The prognostic assessment of critically ill patients with asthma remains a significant clinical and scientific challenge. Traditional prediction tools, such as the Acute Physiology and Chronic Health Evaluation and the Systemic Inflammatory Response Syndrome score, have demonstrated limitations in predicting short- and long-term mortality, particularly in individualized prognostic contexts (5, 6). Although pediatric asthma risk scores such as the asthma predictive index and clinical respiratory score (CRS) are commonly used to assess asthma conditions (7, 8), they do not fully capture the systemic condition of critically ill patients and, thus, exhibit notable shortcomings in assessing severity and prognosis. Most published asthma severity scores were developed for clinical trials and may not be universally applicable to diverse patient populations in clinical settings (9, 10). For the CRS to be considered clinically valid, it must exhibit reliability, user-friendliness, and responsiveness. Some components of currently utilized asthma scores may lack validation, thereby limiting their value in guiding medical decision-making. Thus, an urgent need exists for identifying new predictive markers that can accurately predict patient prognosis.

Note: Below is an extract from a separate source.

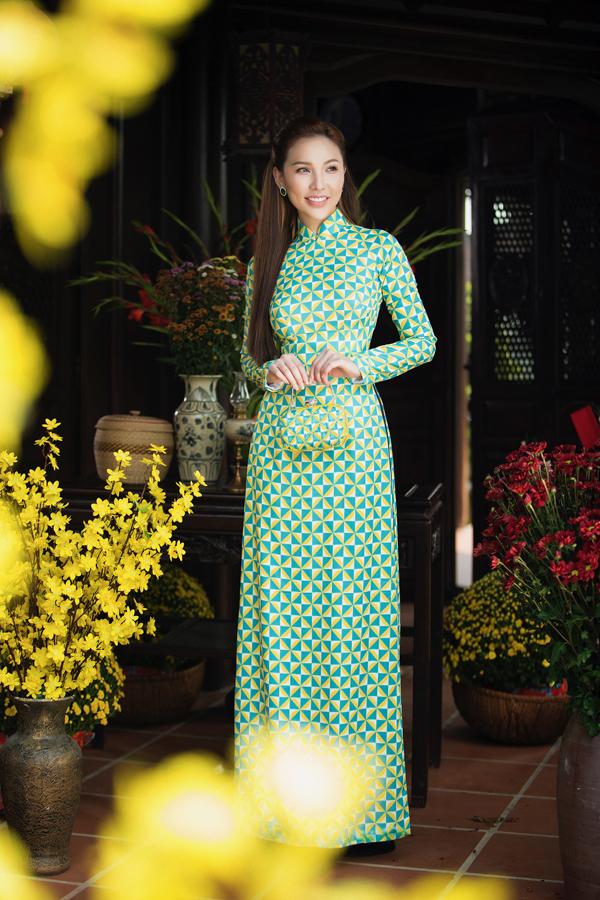 Áo dài và phụ kiện bông tai, ví cầm tay ton-sur-ton giúp Quỳnh Thư nổi bật khi tạo dáng trong khung cảnh đầy sắc xuân.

Frailty is a biological syndrome characterized by reduced physiological reserves and impaired function of multiple organ systems, making individuals more vulnerable to adverse health outcomes (11). The latest update in 2023 recognizes that frailty can be defined as and is pertinent to individuals with various chronic respiratory conditions, including asthma (12). Individuals with asthma are more likely to exhibit the characteristics associated with frailty, including decreased muscle strength, endurance, and immune function (13). The prevalence and association of frailty with clinical outcomes among patients with asthma indicate that frailty exacerbates disease symptoms and healthcare burden (14). Furthermore, frailty is associated with a higher mortality rate in ICU patients (15). Traditional frailty assessment methods often require face-to-face evaluations and special tools such as grip strength measurements, which can be challenging in clinical practice (16). Howlett et al. (17) introduced a composite index derived from objective laboratory tests and vital signs (FI-Lab) that can be readily calculated during routine clinical practice. This index has demonstrated strong diagnostic accuracy and has been validated as a reliable predictor of clinical outcomes in various patient populations (1822). However, studies examining the relationship between the Frailty Index-Lab (FI-Lab) and asthma are limited. The FI-Lab may be particularly suitable for assessing frailty in critically ill patients with asthma.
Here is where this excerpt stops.